In this testcase the kernel k1 is surrounded by buffers and DDR on both sides:
The data coming from the DDR is directly copied on the buffer. The latter is copied to the output buffer. The DMA in the shim will take the data stream from the output buffer and copies it to the external memory in a transpose way.

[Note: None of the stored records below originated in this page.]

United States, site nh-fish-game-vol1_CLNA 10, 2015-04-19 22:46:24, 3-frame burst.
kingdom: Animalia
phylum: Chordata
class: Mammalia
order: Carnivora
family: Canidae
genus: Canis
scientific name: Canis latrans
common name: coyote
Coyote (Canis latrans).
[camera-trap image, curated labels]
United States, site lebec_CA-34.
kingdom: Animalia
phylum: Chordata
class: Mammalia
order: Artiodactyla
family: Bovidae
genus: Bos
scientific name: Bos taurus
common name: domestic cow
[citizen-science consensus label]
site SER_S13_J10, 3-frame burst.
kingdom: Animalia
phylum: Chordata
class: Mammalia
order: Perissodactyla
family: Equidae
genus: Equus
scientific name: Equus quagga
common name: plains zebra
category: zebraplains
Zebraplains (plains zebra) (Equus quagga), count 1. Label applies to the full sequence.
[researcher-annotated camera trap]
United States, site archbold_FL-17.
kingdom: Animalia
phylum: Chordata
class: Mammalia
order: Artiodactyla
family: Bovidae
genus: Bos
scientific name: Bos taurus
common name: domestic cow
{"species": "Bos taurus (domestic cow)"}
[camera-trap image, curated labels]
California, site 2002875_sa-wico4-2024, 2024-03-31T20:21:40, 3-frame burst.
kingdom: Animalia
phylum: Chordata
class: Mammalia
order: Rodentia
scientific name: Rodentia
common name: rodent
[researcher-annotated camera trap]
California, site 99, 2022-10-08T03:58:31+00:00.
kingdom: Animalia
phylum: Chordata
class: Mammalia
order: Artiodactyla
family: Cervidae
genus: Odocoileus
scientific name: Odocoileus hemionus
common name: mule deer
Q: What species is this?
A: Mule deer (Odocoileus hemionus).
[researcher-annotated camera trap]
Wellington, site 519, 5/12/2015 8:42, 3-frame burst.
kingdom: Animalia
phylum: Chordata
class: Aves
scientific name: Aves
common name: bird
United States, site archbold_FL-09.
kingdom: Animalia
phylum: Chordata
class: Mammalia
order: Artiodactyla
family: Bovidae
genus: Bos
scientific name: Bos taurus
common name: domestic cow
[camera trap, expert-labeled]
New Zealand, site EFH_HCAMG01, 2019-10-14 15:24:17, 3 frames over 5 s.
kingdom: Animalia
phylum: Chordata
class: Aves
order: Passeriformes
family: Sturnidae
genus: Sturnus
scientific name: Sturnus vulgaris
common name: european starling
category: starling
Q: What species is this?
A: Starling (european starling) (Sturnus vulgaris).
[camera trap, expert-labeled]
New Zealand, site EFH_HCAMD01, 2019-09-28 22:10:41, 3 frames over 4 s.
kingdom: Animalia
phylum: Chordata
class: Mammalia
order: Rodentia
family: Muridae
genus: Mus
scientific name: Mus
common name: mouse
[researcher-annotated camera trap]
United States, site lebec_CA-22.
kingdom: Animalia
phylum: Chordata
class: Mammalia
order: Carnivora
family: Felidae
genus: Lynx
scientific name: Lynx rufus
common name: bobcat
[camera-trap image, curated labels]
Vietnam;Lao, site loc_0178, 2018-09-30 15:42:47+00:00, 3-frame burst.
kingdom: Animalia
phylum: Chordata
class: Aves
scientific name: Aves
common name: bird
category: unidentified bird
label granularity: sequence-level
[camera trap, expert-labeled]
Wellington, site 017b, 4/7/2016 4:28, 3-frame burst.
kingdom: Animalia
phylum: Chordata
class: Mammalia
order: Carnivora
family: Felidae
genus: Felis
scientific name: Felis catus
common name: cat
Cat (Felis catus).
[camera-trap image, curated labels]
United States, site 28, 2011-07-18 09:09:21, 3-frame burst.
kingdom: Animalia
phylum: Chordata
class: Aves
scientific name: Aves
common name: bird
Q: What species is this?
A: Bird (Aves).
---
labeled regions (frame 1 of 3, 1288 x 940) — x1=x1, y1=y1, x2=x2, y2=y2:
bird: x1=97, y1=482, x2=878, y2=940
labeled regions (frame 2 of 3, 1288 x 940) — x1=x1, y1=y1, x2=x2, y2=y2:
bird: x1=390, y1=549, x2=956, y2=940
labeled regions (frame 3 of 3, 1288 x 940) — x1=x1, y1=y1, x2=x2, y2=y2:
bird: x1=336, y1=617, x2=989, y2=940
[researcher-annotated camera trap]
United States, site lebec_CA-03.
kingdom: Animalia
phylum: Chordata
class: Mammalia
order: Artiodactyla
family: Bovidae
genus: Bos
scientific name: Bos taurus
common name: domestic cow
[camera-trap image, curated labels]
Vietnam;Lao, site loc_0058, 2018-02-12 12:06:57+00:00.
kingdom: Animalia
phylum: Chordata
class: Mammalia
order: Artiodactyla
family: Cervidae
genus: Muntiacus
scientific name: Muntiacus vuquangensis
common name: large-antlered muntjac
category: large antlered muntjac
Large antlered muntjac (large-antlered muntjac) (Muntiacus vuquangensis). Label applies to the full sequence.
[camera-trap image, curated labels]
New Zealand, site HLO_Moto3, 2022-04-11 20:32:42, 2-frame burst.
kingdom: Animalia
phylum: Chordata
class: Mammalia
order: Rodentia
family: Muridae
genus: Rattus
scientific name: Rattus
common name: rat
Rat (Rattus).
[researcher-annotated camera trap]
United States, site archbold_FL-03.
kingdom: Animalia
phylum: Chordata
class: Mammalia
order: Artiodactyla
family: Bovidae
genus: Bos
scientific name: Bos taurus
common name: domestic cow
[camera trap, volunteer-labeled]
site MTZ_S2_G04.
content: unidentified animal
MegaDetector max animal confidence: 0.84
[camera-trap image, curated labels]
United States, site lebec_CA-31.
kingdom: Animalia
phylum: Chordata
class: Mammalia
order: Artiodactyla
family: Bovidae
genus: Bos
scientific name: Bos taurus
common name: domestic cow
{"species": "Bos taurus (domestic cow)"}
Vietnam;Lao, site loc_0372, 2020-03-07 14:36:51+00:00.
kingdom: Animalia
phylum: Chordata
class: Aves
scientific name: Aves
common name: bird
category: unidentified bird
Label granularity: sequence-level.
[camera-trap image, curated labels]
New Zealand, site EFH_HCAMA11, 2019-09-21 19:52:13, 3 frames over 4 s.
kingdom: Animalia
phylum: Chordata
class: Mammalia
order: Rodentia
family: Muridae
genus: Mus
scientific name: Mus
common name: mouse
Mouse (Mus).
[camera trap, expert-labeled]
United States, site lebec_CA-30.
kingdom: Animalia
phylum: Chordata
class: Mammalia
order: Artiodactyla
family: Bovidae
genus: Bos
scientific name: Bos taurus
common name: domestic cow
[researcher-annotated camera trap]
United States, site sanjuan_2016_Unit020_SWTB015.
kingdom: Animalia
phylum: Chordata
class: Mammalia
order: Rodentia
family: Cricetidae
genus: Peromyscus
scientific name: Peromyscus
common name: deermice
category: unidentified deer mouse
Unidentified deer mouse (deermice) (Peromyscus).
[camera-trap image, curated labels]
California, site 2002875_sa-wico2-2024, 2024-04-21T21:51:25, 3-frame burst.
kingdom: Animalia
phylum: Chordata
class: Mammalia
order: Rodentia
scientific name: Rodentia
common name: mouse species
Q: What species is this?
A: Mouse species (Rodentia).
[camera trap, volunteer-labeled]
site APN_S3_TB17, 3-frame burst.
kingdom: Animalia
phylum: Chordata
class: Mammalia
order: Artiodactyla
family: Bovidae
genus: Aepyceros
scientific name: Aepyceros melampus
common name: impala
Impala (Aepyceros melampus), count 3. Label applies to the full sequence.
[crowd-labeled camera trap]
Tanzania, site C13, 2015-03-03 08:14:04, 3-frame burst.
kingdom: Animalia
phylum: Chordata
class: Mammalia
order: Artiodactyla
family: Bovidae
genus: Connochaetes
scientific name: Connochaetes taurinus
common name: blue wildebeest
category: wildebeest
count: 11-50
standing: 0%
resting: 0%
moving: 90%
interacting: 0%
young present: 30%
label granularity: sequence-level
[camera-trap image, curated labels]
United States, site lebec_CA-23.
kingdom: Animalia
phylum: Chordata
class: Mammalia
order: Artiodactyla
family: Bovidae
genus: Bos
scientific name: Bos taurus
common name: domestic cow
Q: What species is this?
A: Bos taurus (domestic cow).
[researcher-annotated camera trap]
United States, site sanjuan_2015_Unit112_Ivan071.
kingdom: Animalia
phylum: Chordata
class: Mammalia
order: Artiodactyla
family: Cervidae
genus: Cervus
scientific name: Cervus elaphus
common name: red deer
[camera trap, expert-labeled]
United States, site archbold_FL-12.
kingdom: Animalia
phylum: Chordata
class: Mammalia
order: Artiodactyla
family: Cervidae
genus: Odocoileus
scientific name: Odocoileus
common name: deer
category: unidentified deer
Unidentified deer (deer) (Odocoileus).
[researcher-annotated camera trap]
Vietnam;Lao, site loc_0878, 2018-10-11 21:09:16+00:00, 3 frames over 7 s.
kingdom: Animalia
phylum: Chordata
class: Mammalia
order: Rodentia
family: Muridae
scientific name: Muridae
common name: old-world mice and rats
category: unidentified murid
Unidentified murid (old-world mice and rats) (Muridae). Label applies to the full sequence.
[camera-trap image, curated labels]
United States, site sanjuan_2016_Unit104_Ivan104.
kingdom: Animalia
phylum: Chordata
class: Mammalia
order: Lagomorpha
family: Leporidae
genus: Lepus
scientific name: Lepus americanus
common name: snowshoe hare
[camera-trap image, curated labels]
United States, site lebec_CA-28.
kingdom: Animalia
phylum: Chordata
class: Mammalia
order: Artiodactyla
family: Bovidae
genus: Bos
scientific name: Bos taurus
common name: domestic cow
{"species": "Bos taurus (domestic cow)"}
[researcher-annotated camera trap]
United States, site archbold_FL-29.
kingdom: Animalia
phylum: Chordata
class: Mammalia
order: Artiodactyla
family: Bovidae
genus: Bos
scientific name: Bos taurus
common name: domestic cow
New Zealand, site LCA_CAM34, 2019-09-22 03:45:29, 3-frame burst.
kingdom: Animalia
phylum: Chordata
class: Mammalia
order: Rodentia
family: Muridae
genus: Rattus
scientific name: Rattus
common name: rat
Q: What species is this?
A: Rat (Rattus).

adf::external_buffer<int32> ddrin, ddrout;
Graph1()
{
ddrin = adf::external_buffer<int32>::create({Dim0, Dim1, Dim2 * Dim3}, 0, 1);
ddrout = adf::external_buffer<int32>::create({Dim1, Dim0, Dim2 * Dim3}, 1, 0);
adf::read_access(ddrin.out[0]) = adf::tiling(
{.buffer_dimension = {Dim0, Dim1, Dim2 * Dim3},
.tiling_dimension = {Dim0, Dim1, 1},
.offset = {0, 0, 0},
.tile_traversal = {{.dimension = 2, .stride = 1, .wrap = Dim2*Dim3}}});
adf::write_access(ddrout.in[0]) = adf::tiling(
{.buffer_dimension = {Dim1, Dim0, Dim2 * Dim3},
.tiling_dimension = {1, Dim0, 1},
.offset = {0, 0, 0},
.tile_traversal = {
{.dimension = 0, .stride = 1, .wrap = Dim1},
{.dimension = 2, .stride = 1, .wrap = Dim2 * Dim3}}});
k1 = adf::kernel::create(passthrough_buffer<Dim0 * Dim1, 8>); // 64 pixels per tile
...
}
The kernel accepts 64 samples per run. The input DDR sends 2 x 64 samples per iterations, which means that the kernel will be run 2 times per iteration. The output DDR receives 128 samples per iteration but organized in a transposed way.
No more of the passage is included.